Ha'aretz reports:
President Moshe Katsav on Monday called upon the government to implement a policy of affirmative action to support the integration of Jewish Ethiopian immigrants into Israeli society.
Speaking at the official memorial ceremony for Jewish Ethiopian immigrants who died during their journey to Israel, Katsav said: "I expect the government to use affirmative action and provide full support for the integration of Ethiopian Jews in Israeli society. I wish to tell (Jewish Ethiopians), the government should stand at your side to help you. You deserve an affirmative action policy."
… The Jewish Ethiopian community in Israel holds a memorial ceremony annually since the 1980s, to commemorate some 4,000 of their members who perished in the Sudanese deserts as they were making their way to Israel in a massive operation performed by the Israeli government [with the financial and diplomatic backing of the United States government, which conceived, negotiated and largely paid for the rescues – Shmarya] known as the Moshe Operation.
Beginning last year, the community's quiet unofficial ceremony was replaced by an official state-sponsored ceremony. Justice and Immigrant Absorption Minister Tzipi Livni said in her speech "your mourning must become part of the mourning of the State of Israel."
4000 Ethiopian Jews died in 1983-85 trying to reach Israel. Some were murdered. Many starved to death. Many more died of dysentery and other diseases.
Still, to Orthodox Jews (except for parts of Bnei Akiva and Shas), especially Israeli haredim and American Orthodox Jews of all affiliations, Ethiopian Jews are simply schvartes, with all the negative connotations that word implies.

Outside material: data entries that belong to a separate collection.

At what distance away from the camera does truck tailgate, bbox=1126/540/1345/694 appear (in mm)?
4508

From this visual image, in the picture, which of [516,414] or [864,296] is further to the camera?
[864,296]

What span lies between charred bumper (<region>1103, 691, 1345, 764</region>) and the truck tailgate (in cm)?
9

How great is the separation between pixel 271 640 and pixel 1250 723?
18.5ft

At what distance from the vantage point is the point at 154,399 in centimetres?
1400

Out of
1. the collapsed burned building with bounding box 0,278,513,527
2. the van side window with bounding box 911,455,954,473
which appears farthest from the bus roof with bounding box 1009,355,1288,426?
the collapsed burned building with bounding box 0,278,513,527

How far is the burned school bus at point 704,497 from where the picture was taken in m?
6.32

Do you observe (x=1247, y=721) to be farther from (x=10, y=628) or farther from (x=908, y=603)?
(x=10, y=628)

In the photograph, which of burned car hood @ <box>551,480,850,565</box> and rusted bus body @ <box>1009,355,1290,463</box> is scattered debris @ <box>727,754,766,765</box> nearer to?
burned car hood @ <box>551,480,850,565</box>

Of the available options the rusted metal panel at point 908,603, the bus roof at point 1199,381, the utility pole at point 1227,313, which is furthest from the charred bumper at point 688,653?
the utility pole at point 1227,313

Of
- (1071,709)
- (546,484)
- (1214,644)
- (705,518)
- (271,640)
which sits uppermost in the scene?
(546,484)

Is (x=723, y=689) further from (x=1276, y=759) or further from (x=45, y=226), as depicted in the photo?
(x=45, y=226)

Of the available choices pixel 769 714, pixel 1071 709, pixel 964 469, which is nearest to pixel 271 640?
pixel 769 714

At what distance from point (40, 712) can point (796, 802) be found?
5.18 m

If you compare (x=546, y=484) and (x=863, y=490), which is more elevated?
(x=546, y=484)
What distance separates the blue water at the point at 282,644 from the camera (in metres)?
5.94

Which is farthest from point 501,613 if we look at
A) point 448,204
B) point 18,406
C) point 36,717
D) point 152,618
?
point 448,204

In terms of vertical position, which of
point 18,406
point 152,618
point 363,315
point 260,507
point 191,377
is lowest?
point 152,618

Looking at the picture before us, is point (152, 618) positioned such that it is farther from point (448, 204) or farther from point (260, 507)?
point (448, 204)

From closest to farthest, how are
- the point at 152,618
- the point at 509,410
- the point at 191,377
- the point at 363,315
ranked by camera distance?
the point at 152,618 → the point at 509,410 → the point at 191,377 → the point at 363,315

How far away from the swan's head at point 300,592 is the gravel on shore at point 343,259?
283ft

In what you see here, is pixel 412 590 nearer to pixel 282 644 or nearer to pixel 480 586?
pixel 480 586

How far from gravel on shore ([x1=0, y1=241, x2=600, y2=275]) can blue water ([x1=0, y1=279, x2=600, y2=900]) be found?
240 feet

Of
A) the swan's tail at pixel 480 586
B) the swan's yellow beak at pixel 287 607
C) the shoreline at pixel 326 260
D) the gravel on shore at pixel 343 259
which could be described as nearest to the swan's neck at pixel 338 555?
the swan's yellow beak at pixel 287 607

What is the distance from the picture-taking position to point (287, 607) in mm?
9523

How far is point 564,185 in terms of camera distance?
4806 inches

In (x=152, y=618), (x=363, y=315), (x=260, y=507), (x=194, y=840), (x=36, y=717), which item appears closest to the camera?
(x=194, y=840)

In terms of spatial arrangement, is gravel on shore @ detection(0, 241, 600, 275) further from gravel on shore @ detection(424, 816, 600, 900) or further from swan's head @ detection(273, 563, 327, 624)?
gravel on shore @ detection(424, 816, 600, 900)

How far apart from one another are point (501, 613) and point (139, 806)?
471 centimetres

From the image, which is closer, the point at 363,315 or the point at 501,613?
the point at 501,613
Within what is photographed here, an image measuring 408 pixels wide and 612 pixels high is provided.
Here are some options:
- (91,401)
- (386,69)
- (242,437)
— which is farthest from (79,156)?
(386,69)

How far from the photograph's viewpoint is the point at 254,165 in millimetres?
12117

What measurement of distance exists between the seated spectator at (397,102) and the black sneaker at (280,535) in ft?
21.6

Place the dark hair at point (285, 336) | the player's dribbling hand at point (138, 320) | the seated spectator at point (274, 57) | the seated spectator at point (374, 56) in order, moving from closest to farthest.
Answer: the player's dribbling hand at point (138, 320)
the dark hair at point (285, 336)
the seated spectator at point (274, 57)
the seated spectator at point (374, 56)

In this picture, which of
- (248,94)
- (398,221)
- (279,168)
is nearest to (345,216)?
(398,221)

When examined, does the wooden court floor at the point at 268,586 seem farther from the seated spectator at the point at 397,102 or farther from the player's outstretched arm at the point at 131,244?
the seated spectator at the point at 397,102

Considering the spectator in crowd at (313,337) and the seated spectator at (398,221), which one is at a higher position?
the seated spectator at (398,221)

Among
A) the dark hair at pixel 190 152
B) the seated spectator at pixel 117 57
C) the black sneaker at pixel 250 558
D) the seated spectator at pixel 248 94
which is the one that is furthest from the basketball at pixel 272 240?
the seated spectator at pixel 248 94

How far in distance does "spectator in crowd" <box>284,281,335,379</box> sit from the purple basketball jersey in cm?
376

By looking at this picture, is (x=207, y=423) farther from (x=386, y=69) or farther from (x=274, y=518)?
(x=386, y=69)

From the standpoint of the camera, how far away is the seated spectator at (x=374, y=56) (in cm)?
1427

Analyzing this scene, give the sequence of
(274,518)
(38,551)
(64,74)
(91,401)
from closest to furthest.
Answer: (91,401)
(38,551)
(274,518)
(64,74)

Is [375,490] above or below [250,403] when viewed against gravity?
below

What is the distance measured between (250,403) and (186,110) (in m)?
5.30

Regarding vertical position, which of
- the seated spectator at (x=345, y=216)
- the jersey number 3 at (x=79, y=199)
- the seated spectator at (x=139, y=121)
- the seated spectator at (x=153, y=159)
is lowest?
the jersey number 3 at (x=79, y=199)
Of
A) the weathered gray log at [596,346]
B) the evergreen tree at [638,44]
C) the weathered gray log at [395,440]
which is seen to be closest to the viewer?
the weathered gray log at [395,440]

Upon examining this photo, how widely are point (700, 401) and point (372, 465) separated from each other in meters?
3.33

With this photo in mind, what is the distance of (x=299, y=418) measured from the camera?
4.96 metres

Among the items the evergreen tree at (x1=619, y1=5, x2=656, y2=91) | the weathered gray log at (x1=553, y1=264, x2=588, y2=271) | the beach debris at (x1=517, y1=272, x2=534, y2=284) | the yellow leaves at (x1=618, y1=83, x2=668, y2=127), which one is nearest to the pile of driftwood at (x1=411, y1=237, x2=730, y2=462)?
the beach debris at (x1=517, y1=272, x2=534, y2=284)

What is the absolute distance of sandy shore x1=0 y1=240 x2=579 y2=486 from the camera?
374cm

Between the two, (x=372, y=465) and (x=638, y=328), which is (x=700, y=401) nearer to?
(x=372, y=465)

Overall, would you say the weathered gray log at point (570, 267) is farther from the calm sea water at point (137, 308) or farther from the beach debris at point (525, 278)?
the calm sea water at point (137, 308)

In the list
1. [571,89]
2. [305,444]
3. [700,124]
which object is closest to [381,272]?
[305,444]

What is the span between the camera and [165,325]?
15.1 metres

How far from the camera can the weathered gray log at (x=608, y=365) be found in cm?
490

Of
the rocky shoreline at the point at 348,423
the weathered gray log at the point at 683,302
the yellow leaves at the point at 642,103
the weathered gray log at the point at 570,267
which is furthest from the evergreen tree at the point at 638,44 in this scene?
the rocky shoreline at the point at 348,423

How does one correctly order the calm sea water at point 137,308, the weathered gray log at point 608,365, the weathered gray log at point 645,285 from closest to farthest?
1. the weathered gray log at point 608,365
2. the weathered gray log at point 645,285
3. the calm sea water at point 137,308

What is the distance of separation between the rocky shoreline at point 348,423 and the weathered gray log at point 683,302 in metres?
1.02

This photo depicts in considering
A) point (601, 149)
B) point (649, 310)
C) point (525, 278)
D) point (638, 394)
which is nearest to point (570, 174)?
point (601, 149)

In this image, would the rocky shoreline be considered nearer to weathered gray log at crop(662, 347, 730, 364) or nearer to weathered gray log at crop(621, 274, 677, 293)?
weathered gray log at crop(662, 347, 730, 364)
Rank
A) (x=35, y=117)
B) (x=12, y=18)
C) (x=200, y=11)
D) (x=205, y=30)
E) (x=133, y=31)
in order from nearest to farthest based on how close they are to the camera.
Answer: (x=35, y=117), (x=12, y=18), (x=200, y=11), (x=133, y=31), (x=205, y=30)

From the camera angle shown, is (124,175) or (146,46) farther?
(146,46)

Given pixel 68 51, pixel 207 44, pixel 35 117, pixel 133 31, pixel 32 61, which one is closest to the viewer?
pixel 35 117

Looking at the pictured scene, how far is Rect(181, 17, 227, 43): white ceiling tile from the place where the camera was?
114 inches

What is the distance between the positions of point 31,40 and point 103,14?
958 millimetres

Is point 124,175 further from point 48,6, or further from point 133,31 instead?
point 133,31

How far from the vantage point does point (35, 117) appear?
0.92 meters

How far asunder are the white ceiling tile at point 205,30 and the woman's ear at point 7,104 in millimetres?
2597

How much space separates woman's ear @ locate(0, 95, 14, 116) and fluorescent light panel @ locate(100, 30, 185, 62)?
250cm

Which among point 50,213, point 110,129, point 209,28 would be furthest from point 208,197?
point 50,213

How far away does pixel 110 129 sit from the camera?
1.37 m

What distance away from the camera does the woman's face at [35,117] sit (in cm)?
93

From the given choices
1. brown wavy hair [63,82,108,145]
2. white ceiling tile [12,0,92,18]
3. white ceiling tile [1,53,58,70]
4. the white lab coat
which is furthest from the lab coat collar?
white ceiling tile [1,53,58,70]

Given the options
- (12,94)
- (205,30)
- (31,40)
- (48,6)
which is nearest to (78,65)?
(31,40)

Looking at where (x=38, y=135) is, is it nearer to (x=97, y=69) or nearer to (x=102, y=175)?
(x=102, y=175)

To Rabbis Yosef Shalom Elyashiv, the Novominsker Rebbe, the late Chabad-Lubavitcher Rebbe, Hershal Schachter, JD Bleich, Mordechai Willig, etc., the mourning of Ethiopian Remembrance Day is that more didn't die in the desert or stay behind in Ethiopia so fewer would have survived to 'pollute' Israel.
That Rabbi's Moshe Feinstein, JB Soleveitchik, Avraham Yitzhak HaKohen Kook, Ovadia Yosef, the Hildesheimer and almost any rabbi of true greatness in the last generations endorsed and indeed demanded rescue does not matter.
To the midgets of today's Orthodoxy and their cult-like followers, a schvartze is a schvartze is a schvartze.